■ **Ausgangstext**
▼
Der schnelle Weg zum großartigen Nutzererlebnis: Das ganze Team schaut dem User zu

Als wir untersucht haben, was Teams brauchen, um gute Nutzererlebnisse zu schaffen, sind wir über einen interessanten Fund gestolpert. Was wir gefunden haben, kommt einer Wunderwaffe sehr nahe, die es ermöglicht, die Entwicklungen des Teams zuverlässig zu verbessern. Die Lösung ist so einfach, dass wir es zunächst gar nicht glauben wollten, denn: Wenn es so einfach ist, warum verfährt nicht jeder so?

Um sicherzugehen, haben wir die letzten paar Jahre immer wieder eng mit Teams zusammengearbeitet, ihnen unsere Lösung gezeigt und ihnen bei der Umsetzung geholfen. Und Menschenskind, es funktioniert tatsächlich. Wir waren fassungslos.

Die Lösung? Expositionsstunden. Das sind die Stunden, die jedes Teammitglied direkt mit einem echten Nutzer verbringt, der mit der eigenen Anwendung oder der eines Konkurrenten interagiert. Es gibt einen unmittelbaren Zusammenhang zwischen dieser Exposition und den Verbesserungen, die ein Entwicklungsteam produziert.

Jetzt ergibt alles einen Sinn: Beobachte deine Anwender

Seit mehr als 20 Jahren wissen wir, dass Teams ihre Ergebnisse signifikant verbessern können, wenn sie immer wieder ihren Nutzern zuschauen. Dennoch treffen wir regelmäßig auf Teams, die zwar Nutzerforschung betreiben, aber dennoch komplizierte, unbrauchbare Produkte hervorbringen. Bislang war uns das ein Rätsel.

Jedes Teammitglied muss direkt mit den Usern konfrontiert werden. Teams, die mit hingebungsvollen, professionellen Usability-Fachleuten zusammenarbeiten, die User-Tests durchführen und ihre Ergebnisse in Form von Berichten und Videos vorstellen, erzielen nicht die gleichen Erfolge. Es ist der direkte Kontakt mit den Anwendern, der zu wirklich signifikanten Verbesserungen führt.

Im Laufe der Jahre hat es einige Debatten drüber gegeben, wie viele Teilnehmer für eine solche Studie ausreichen. Es sieht so aus, als hätten wir uns damit auf Nebenschauplätzen aufgehalten. Sobald man sich nämlich auf die Dauer der Exposition konzentriert, erscheint die Anzahl der Teilnehmer nicht länger diskussionsrelevant.
▲
■ **Kurze Aufgabe A**
Filtere die Einträge und gib jede Zeile wieder, in der die Zeichenfolge „shown“ vorkommt.
Der Text und die Einträge sind voneinander unabhängiges Material.

■ **Gegebene Daten**
▼
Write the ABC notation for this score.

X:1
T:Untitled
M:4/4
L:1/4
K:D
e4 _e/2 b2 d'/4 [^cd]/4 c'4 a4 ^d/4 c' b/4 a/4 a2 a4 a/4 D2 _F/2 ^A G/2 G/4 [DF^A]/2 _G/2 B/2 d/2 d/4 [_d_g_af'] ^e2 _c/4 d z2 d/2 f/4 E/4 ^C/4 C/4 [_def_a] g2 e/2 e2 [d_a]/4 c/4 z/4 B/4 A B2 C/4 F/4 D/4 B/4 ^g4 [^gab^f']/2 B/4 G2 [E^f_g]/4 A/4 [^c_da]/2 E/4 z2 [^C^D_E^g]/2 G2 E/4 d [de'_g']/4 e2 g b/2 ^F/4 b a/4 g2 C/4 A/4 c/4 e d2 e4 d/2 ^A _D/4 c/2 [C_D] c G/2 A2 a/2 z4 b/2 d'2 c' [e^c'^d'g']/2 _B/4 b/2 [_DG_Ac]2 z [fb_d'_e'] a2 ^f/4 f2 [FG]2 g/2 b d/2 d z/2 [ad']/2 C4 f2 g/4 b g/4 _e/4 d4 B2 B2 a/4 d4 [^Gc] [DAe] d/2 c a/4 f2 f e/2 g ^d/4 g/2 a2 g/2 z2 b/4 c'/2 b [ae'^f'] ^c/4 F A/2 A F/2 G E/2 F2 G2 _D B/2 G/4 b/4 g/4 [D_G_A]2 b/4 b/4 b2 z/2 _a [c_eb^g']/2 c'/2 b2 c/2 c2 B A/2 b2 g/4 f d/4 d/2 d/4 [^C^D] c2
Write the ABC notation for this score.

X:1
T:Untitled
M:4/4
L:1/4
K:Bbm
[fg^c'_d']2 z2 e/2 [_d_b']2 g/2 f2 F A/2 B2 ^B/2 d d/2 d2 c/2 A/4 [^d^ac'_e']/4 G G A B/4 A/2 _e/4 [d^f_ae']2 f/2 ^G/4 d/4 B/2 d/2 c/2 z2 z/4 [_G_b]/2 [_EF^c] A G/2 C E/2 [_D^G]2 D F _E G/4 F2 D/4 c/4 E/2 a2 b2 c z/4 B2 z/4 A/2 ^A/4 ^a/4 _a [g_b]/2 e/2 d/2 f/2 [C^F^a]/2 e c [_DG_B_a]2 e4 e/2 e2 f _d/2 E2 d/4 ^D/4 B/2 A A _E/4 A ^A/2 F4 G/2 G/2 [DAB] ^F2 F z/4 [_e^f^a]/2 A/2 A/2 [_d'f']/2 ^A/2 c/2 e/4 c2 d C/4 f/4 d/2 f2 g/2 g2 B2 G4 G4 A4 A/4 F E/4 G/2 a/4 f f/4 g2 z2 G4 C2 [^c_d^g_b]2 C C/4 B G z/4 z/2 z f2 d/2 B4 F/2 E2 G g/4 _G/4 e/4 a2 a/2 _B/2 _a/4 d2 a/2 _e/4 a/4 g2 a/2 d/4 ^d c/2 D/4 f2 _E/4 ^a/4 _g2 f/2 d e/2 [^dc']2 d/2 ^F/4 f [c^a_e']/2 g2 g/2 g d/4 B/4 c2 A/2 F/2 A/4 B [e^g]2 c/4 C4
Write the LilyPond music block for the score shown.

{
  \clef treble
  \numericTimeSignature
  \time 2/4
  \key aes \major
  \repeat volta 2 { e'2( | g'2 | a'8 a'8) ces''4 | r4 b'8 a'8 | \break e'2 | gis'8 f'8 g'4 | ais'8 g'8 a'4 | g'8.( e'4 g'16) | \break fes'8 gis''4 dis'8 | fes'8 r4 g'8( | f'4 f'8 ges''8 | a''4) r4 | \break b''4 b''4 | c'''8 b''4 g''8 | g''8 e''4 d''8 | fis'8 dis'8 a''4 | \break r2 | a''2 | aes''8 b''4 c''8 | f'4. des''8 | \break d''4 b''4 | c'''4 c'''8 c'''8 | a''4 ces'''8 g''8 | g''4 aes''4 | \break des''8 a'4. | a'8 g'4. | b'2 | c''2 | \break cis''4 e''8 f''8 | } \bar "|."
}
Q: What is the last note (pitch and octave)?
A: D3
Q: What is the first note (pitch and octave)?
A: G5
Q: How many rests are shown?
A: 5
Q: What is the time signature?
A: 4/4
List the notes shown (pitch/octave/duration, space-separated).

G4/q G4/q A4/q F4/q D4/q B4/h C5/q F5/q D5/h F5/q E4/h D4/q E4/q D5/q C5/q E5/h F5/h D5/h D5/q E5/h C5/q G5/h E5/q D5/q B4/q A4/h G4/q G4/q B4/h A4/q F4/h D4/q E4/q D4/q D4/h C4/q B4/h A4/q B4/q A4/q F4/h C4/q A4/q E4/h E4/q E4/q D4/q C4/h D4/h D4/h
▲
■ **Kurze Aufgabe B**
Wiederhole aus dem Text über Expositionsstunden wortgetreu die Passage zwischen „Um sicherzugehen, haben“ und „Wir waren fassungslos.“, beide eingeschlossen.

■ **Endgültige Antwort A**
Write the LilyPond music block for the score shown.
Q: How many rests are shown?
List the notes shown (pitch/octave/duration, space-separated).

■ **Endgültige Antwort B**
Um sicherzugehen, haben wir die letzten paar Jahre immer wieder eng mit Teams zusammengearbeitet, ihnen unsere Lösung gezeigt und ihnen bei der Umsetzung geholfen. Und Menschenskind, es funktioniert tatsächlich. Wir waren fassungslos.